Today, Jonathan Heiliger, VP of Operations at Facebook, and his team announced the Open Compute Project, releasing their data center hardware stack as open source. This is a revolutionary project, and I believe it’s one of the most important in infrastructure history. Let me explain why.
The way we operate systems and datacenters at web scale is fundamentally different than the world most server vendors seem to design their products to run in.
Web-scale systems focus on the entire system as a whole. In our world, individual servers are not special, and treating them as special can be dangerous. We expect servers to fail and we increasingly rely on the software we write to manage those failures. In many cases, the most valuable thing we can do when hardware fails is to simply provision a new one as quickly as possible. That means having enough capacity to do that, a way of programmatically managing the infrastructure, and an easy way to replace the failed components.
The server vendors have been slow to make this transition because they have been focused on individual servers, rather than systems as a whole. What we want to buy is racks of machines, with power and networking preconfigured, which we can wheel in, bolt down, and plug in. For the most part we don’t care about logos, faceplates, and paint jobs. We won’t use complex integrated proprietary management interfaces, and we haven’t cared about video cards in a long time … although it is still very hard to buy a server without them.
This gap is what led Google to build their own machines optimized for their own applications in their own datacenters. When Google did this, they gained a significant competitive advantage. Nobody else could deploy as much compute power as quickly and efficiently. To complete with Google’s developers you also must compete with their operations and data center teams. As Tim O’Reilly said: “Operations is the new secret sauce.”
When Jonathan and his team set out to build Facebook’s new datacenter in Oregon, they knew they would have to do something similar to achieve the needed efficiency. Jonathan says that the Prineville, Ore. data center uses 38% less energy to do the same work as Facebook’s existing facilities, while costing 24% less.
Facebook then took the revolutionary step of releasing the designs for most of the hardware in the datacenter under the Creative Commons license. They released everything from the power supply and battery backup systems to the rack hardware, motherboards, chassis, battery cabinets, and even their electrical and mechanical construction specifications.
This is a gigantic step for open source hardware, for the evolution of the web and cloud computing, and for infrastructure and operations in general.

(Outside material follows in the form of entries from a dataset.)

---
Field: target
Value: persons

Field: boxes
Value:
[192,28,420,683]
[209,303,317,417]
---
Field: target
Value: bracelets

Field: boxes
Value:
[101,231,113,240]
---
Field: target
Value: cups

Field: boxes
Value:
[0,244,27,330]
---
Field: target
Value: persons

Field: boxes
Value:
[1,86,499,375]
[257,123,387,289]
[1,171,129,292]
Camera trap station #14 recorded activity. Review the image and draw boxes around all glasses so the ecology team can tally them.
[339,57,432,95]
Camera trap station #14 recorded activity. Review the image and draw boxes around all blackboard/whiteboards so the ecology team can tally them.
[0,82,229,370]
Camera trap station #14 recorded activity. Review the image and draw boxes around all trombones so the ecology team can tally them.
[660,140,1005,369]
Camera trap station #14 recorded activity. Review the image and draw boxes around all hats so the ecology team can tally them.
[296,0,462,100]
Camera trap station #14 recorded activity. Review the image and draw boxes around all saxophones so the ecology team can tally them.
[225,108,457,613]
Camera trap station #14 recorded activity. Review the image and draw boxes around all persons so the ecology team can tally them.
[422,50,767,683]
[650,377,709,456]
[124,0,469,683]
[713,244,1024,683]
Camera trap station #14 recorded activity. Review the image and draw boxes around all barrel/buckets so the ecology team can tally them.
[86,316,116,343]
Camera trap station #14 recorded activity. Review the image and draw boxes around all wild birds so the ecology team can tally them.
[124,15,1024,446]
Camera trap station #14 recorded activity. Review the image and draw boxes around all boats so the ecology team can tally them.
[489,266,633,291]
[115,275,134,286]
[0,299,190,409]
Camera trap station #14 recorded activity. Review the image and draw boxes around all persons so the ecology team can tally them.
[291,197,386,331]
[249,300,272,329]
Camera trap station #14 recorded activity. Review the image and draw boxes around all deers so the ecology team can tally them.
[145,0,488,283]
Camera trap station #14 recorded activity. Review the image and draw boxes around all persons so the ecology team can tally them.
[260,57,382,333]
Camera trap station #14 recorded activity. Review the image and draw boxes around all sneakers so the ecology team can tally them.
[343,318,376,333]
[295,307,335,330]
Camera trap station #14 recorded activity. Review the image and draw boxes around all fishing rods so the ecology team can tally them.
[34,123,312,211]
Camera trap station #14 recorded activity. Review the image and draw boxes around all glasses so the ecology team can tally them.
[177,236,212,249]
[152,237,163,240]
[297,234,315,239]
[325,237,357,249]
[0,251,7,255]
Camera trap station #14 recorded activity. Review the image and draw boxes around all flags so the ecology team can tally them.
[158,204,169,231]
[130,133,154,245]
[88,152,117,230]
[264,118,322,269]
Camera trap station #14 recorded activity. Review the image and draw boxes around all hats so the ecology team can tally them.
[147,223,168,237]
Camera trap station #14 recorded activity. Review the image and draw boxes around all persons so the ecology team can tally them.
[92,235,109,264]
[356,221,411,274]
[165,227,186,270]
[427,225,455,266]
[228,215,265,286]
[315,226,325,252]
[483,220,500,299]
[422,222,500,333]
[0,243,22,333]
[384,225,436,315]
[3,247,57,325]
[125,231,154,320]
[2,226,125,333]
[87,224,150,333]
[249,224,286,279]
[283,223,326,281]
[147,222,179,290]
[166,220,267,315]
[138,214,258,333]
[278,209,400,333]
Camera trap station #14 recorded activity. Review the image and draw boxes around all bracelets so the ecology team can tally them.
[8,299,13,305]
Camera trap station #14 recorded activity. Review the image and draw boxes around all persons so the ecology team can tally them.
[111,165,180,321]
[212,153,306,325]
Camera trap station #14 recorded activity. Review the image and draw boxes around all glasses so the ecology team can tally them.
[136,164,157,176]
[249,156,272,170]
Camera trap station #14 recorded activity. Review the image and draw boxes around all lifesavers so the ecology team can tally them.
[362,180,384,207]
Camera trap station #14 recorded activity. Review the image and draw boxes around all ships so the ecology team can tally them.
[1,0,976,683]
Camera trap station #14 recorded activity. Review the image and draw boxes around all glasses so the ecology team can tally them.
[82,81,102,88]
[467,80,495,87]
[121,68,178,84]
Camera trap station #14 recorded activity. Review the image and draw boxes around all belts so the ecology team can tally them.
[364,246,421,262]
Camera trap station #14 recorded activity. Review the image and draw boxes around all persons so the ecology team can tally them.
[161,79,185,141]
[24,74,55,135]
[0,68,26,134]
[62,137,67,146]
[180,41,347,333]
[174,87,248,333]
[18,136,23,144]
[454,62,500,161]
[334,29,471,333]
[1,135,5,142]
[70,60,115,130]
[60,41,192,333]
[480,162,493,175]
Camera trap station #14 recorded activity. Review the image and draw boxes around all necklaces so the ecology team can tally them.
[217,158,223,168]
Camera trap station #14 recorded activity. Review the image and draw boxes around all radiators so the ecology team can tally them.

This is the beginning of a shift that began with open source software, from vendors and consumers to a participatory and collaborative model. Jonathan explains:
“The ultimate goal of the Open Compute Project, however, is to spark a collaborative dialogue. We’re already talking with our peers about how we can work together on Open Compute Project technology. We want to recruit others to be part of this collaboration — and we invite you to join us in this mission to collectively develop the most efficient computing infrastructure possible.”
At the announcement this morning, Graham Weston of Rackspace announced that they would be participating in Open Compute, which is an ideal compliment to the OpenStack cloud computing projects. Representatives from Dell and HP spoke at the announcement and also said that they would participate in this new project. The conversation has already begun.